Ausgewählter Text>
----

Samstag, 28. Dezember 2013

Peter Hook And The Light, Fontenay-sous-Bois, 20.12.13


Konzert: Peter Hook And The Light (Frankei Rose,Yuck)
Ort: Salle Jaques Brel, Fontenay-sous-Bois bei Paris
Datum: 20.12.2013
Zuschauer: 800 geschätzt
Konzertdauer: Frankie Rose 35, Yuck 45 und Peter Hook 80 Minuten



Die Erwartungen an diesen letzten Gig des Jahres waren turmhoch. Peter Hook und seine Light hatte ich zuletzt in einer lauschigen Sommernacht im Süden Frankreichs unter Pinien gesehen und der Auftritt des grimmig wirkenden Bassisten der Kultbands Warsaw, Joy Division und New Order am 26. Juli beim Midi Festival  ein Oberknaller. Damals spielte er allerdings auschließlich Stücke der Gruppe von Ian Curtis, Material von New Order wurde bis auf Ausnahmen des Zwitters Ceremony ausgespart.

Am heutigen 20. Dezember sollte das anders sein. Da wurde schon im Vorfeld bekannt, daß auch Titel der Nachfolgeband von Joy Division performt werden sollten. Die Geschichte fand in einem Audimax ähnlichen Raum im Pariser Vorort Fontenay-sous-Bois satt. Schon die Anreise war ein kleines Erlebnis, denn per Shuttle Bus wurden die Pariser gratis dorthin kutschiert. Das hatte was von einer Klassenfahrt, zumal die Businsassen fast alle eingefleischte Konzertgänger und somit Freunde und Wegbegleiter waren. "Heute hauen wir auf die Pauke (bzw auf die Kacke?)!" hätte ich auf der Fahrt am liebsten gerufen, aber das hätten die Franzosen eh nicht verstanden, also unterließ ich das.

----

Datenteil>
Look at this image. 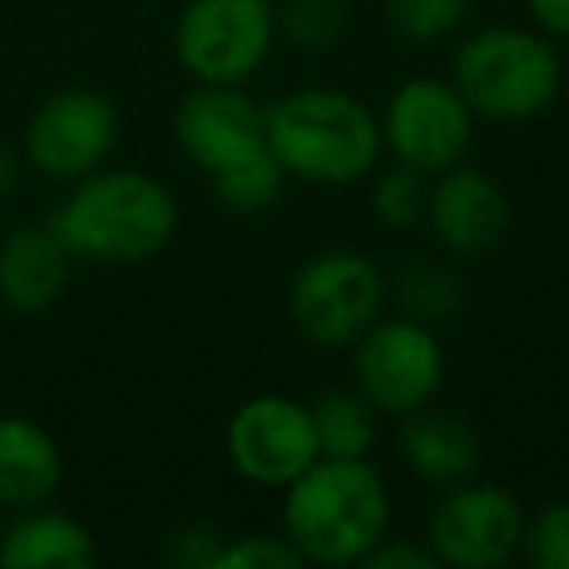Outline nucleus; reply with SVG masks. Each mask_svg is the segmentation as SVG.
<instances>
[{"label": "nucleus", "instance_id": "nucleus-26", "mask_svg": "<svg viewBox=\"0 0 569 569\" xmlns=\"http://www.w3.org/2000/svg\"><path fill=\"white\" fill-rule=\"evenodd\" d=\"M230 538L214 530L211 522H188L172 530L164 542V561L176 569H219V558Z\"/></svg>", "mask_w": 569, "mask_h": 569}, {"label": "nucleus", "instance_id": "nucleus-21", "mask_svg": "<svg viewBox=\"0 0 569 569\" xmlns=\"http://www.w3.org/2000/svg\"><path fill=\"white\" fill-rule=\"evenodd\" d=\"M277 36L305 56H325L340 48L351 28L348 0H273Z\"/></svg>", "mask_w": 569, "mask_h": 569}, {"label": "nucleus", "instance_id": "nucleus-18", "mask_svg": "<svg viewBox=\"0 0 569 569\" xmlns=\"http://www.w3.org/2000/svg\"><path fill=\"white\" fill-rule=\"evenodd\" d=\"M312 406V426H317L320 457H371L379 445L382 413L371 406V398L348 382L332 387Z\"/></svg>", "mask_w": 569, "mask_h": 569}, {"label": "nucleus", "instance_id": "nucleus-20", "mask_svg": "<svg viewBox=\"0 0 569 569\" xmlns=\"http://www.w3.org/2000/svg\"><path fill=\"white\" fill-rule=\"evenodd\" d=\"M472 0H382V20L406 48H441L457 40Z\"/></svg>", "mask_w": 569, "mask_h": 569}, {"label": "nucleus", "instance_id": "nucleus-10", "mask_svg": "<svg viewBox=\"0 0 569 569\" xmlns=\"http://www.w3.org/2000/svg\"><path fill=\"white\" fill-rule=\"evenodd\" d=\"M527 511L507 488L488 480H465L445 488L426 522V546L437 566L499 569L522 550Z\"/></svg>", "mask_w": 569, "mask_h": 569}, {"label": "nucleus", "instance_id": "nucleus-8", "mask_svg": "<svg viewBox=\"0 0 569 569\" xmlns=\"http://www.w3.org/2000/svg\"><path fill=\"white\" fill-rule=\"evenodd\" d=\"M121 141V113L106 90L67 87L48 94L20 133L24 164L51 183H67L110 164Z\"/></svg>", "mask_w": 569, "mask_h": 569}, {"label": "nucleus", "instance_id": "nucleus-29", "mask_svg": "<svg viewBox=\"0 0 569 569\" xmlns=\"http://www.w3.org/2000/svg\"><path fill=\"white\" fill-rule=\"evenodd\" d=\"M24 152L17 149V144H9L4 137H0V203L12 196V191L20 188V180H24Z\"/></svg>", "mask_w": 569, "mask_h": 569}, {"label": "nucleus", "instance_id": "nucleus-25", "mask_svg": "<svg viewBox=\"0 0 569 569\" xmlns=\"http://www.w3.org/2000/svg\"><path fill=\"white\" fill-rule=\"evenodd\" d=\"M301 553L293 542L273 530V535H238L227 542L219 558V569H301Z\"/></svg>", "mask_w": 569, "mask_h": 569}, {"label": "nucleus", "instance_id": "nucleus-14", "mask_svg": "<svg viewBox=\"0 0 569 569\" xmlns=\"http://www.w3.org/2000/svg\"><path fill=\"white\" fill-rule=\"evenodd\" d=\"M74 258L51 222H20L0 238V305L20 317H40L63 301Z\"/></svg>", "mask_w": 569, "mask_h": 569}, {"label": "nucleus", "instance_id": "nucleus-1", "mask_svg": "<svg viewBox=\"0 0 569 569\" xmlns=\"http://www.w3.org/2000/svg\"><path fill=\"white\" fill-rule=\"evenodd\" d=\"M48 222L74 261L121 269L144 266L172 246L180 203L160 176L102 164L71 183Z\"/></svg>", "mask_w": 569, "mask_h": 569}, {"label": "nucleus", "instance_id": "nucleus-24", "mask_svg": "<svg viewBox=\"0 0 569 569\" xmlns=\"http://www.w3.org/2000/svg\"><path fill=\"white\" fill-rule=\"evenodd\" d=\"M519 558L535 569H569V496L527 515Z\"/></svg>", "mask_w": 569, "mask_h": 569}, {"label": "nucleus", "instance_id": "nucleus-17", "mask_svg": "<svg viewBox=\"0 0 569 569\" xmlns=\"http://www.w3.org/2000/svg\"><path fill=\"white\" fill-rule=\"evenodd\" d=\"M98 561V538L82 519L56 507L17 511L0 530L4 569H90Z\"/></svg>", "mask_w": 569, "mask_h": 569}, {"label": "nucleus", "instance_id": "nucleus-23", "mask_svg": "<svg viewBox=\"0 0 569 569\" xmlns=\"http://www.w3.org/2000/svg\"><path fill=\"white\" fill-rule=\"evenodd\" d=\"M284 183V168L273 160V152H261V157L246 160V164H234L227 172L211 176V191L214 203L230 214H261L281 199Z\"/></svg>", "mask_w": 569, "mask_h": 569}, {"label": "nucleus", "instance_id": "nucleus-6", "mask_svg": "<svg viewBox=\"0 0 569 569\" xmlns=\"http://www.w3.org/2000/svg\"><path fill=\"white\" fill-rule=\"evenodd\" d=\"M449 375V351L441 332L406 312H382L356 343H351V382L371 398L382 418H410L437 402Z\"/></svg>", "mask_w": 569, "mask_h": 569}, {"label": "nucleus", "instance_id": "nucleus-5", "mask_svg": "<svg viewBox=\"0 0 569 569\" xmlns=\"http://www.w3.org/2000/svg\"><path fill=\"white\" fill-rule=\"evenodd\" d=\"M390 277L356 246H328L297 266L284 289V312L297 336L317 351H351V343L387 312Z\"/></svg>", "mask_w": 569, "mask_h": 569}, {"label": "nucleus", "instance_id": "nucleus-2", "mask_svg": "<svg viewBox=\"0 0 569 569\" xmlns=\"http://www.w3.org/2000/svg\"><path fill=\"white\" fill-rule=\"evenodd\" d=\"M395 503L371 457H320L281 488V535L305 566H363L390 535Z\"/></svg>", "mask_w": 569, "mask_h": 569}, {"label": "nucleus", "instance_id": "nucleus-4", "mask_svg": "<svg viewBox=\"0 0 569 569\" xmlns=\"http://www.w3.org/2000/svg\"><path fill=\"white\" fill-rule=\"evenodd\" d=\"M449 79L480 121L519 126L558 106L566 67L535 24H483L457 43Z\"/></svg>", "mask_w": 569, "mask_h": 569}, {"label": "nucleus", "instance_id": "nucleus-19", "mask_svg": "<svg viewBox=\"0 0 569 569\" xmlns=\"http://www.w3.org/2000/svg\"><path fill=\"white\" fill-rule=\"evenodd\" d=\"M390 297L398 301V312L426 325L441 328L452 325L465 309V284L452 261L445 258H410L390 277Z\"/></svg>", "mask_w": 569, "mask_h": 569}, {"label": "nucleus", "instance_id": "nucleus-9", "mask_svg": "<svg viewBox=\"0 0 569 569\" xmlns=\"http://www.w3.org/2000/svg\"><path fill=\"white\" fill-rule=\"evenodd\" d=\"M476 121L480 118L452 87V79L413 74L390 90L379 110L382 152H390L395 164L437 176L468 157L476 141Z\"/></svg>", "mask_w": 569, "mask_h": 569}, {"label": "nucleus", "instance_id": "nucleus-12", "mask_svg": "<svg viewBox=\"0 0 569 569\" xmlns=\"http://www.w3.org/2000/svg\"><path fill=\"white\" fill-rule=\"evenodd\" d=\"M176 149L191 168L211 180L234 164L261 157L266 149V106L246 87L196 82L172 113Z\"/></svg>", "mask_w": 569, "mask_h": 569}, {"label": "nucleus", "instance_id": "nucleus-7", "mask_svg": "<svg viewBox=\"0 0 569 569\" xmlns=\"http://www.w3.org/2000/svg\"><path fill=\"white\" fill-rule=\"evenodd\" d=\"M277 43L273 0H188L172 28V56L191 82L246 87Z\"/></svg>", "mask_w": 569, "mask_h": 569}, {"label": "nucleus", "instance_id": "nucleus-13", "mask_svg": "<svg viewBox=\"0 0 569 569\" xmlns=\"http://www.w3.org/2000/svg\"><path fill=\"white\" fill-rule=\"evenodd\" d=\"M511 199L503 183L476 164H452L429 176L426 227L449 261H480L511 234Z\"/></svg>", "mask_w": 569, "mask_h": 569}, {"label": "nucleus", "instance_id": "nucleus-15", "mask_svg": "<svg viewBox=\"0 0 569 569\" xmlns=\"http://www.w3.org/2000/svg\"><path fill=\"white\" fill-rule=\"evenodd\" d=\"M398 457L406 472L426 488L445 491L465 480H476L483 465V437L465 413L426 406V410L402 418L398 429Z\"/></svg>", "mask_w": 569, "mask_h": 569}, {"label": "nucleus", "instance_id": "nucleus-11", "mask_svg": "<svg viewBox=\"0 0 569 569\" xmlns=\"http://www.w3.org/2000/svg\"><path fill=\"white\" fill-rule=\"evenodd\" d=\"M227 460L253 488H289L320 460L312 406L289 395L246 398L227 421Z\"/></svg>", "mask_w": 569, "mask_h": 569}, {"label": "nucleus", "instance_id": "nucleus-3", "mask_svg": "<svg viewBox=\"0 0 569 569\" xmlns=\"http://www.w3.org/2000/svg\"><path fill=\"white\" fill-rule=\"evenodd\" d=\"M266 149L289 180L351 188L382 164L379 113L351 90L297 87L266 106Z\"/></svg>", "mask_w": 569, "mask_h": 569}, {"label": "nucleus", "instance_id": "nucleus-27", "mask_svg": "<svg viewBox=\"0 0 569 569\" xmlns=\"http://www.w3.org/2000/svg\"><path fill=\"white\" fill-rule=\"evenodd\" d=\"M363 566L371 569H433L437 558L426 546V538H402V535H387L371 553L363 558Z\"/></svg>", "mask_w": 569, "mask_h": 569}, {"label": "nucleus", "instance_id": "nucleus-28", "mask_svg": "<svg viewBox=\"0 0 569 569\" xmlns=\"http://www.w3.org/2000/svg\"><path fill=\"white\" fill-rule=\"evenodd\" d=\"M527 20L553 43L569 40V0H522Z\"/></svg>", "mask_w": 569, "mask_h": 569}, {"label": "nucleus", "instance_id": "nucleus-16", "mask_svg": "<svg viewBox=\"0 0 569 569\" xmlns=\"http://www.w3.org/2000/svg\"><path fill=\"white\" fill-rule=\"evenodd\" d=\"M63 449L28 413H0V511H32L63 488Z\"/></svg>", "mask_w": 569, "mask_h": 569}, {"label": "nucleus", "instance_id": "nucleus-22", "mask_svg": "<svg viewBox=\"0 0 569 569\" xmlns=\"http://www.w3.org/2000/svg\"><path fill=\"white\" fill-rule=\"evenodd\" d=\"M371 219L379 222L390 234H406V230L421 227L426 222V207H429V176L413 172L406 164H390V168H375L371 180Z\"/></svg>", "mask_w": 569, "mask_h": 569}]
</instances>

----

Ziel der Aufgabe A>
Beantworte anhand des Konzertberichts diese Fragen:
(i) Wie viele Zuschauer werden für das Konzert geschätzt?
(ii) An welchem Tag fand der Auftritt beim Midi Festival statt?
(iii) Wie wurden die Pariser zum Veranstaltungsort gebracht?
Ziel der Aufgabe B>
Gib die Passage des Konzertberichts von „Konzert: Peter Hook“ bis „Zwitters Ceremony ausgespart.“ wortgetreu wieder.
Ziel der Aufgabe C>
Nenne alle Kultbands, deren Bassist Peter Hook laut dem Konzertbericht war.
Die Daten stehen in keinem Zusammenhang mit dem Konzertbericht.

Ergebnis der Übung A>
(i) 800
(ii) Am 26. Juli
(iii) Kostenlos per Shuttle-Bus

Ergebnis der Übung B>
Konzert: Peter Hook And The Light (Frankei Rose,Yuck)
Ort: Salle Jaques Brel, Fontenay-sous-Bois bei Paris
Datum: 20.12.2013
Zuschauer: 800 geschätzt
Konzertdauer: Frankie Rose 35, Yuck 45 und Peter Hook 80 Minuten



Die Erwartungen an diesen letzten Gig des Jahres waren turmhoch. Peter Hook und seine Light hatte ich zuletzt in einer lauschigen Sommernacht im Süden Frankreichs unter Pinien gesehen und der Auftritt des grimmig wirkenden Bassisten der Kultbands Warsaw, Joy Division und New Order am 26. Juli beim Midi Festival  ein Oberknaller. Damals spielte er allerdings auschließlich Stücke der Gruppe von Ian Curtis, Material von New Order wurde bis auf Ausnahmen des Zwitters Ceremony ausgespart.

Ergebnis der Übung C>
Warsaw, Joy Division, New Order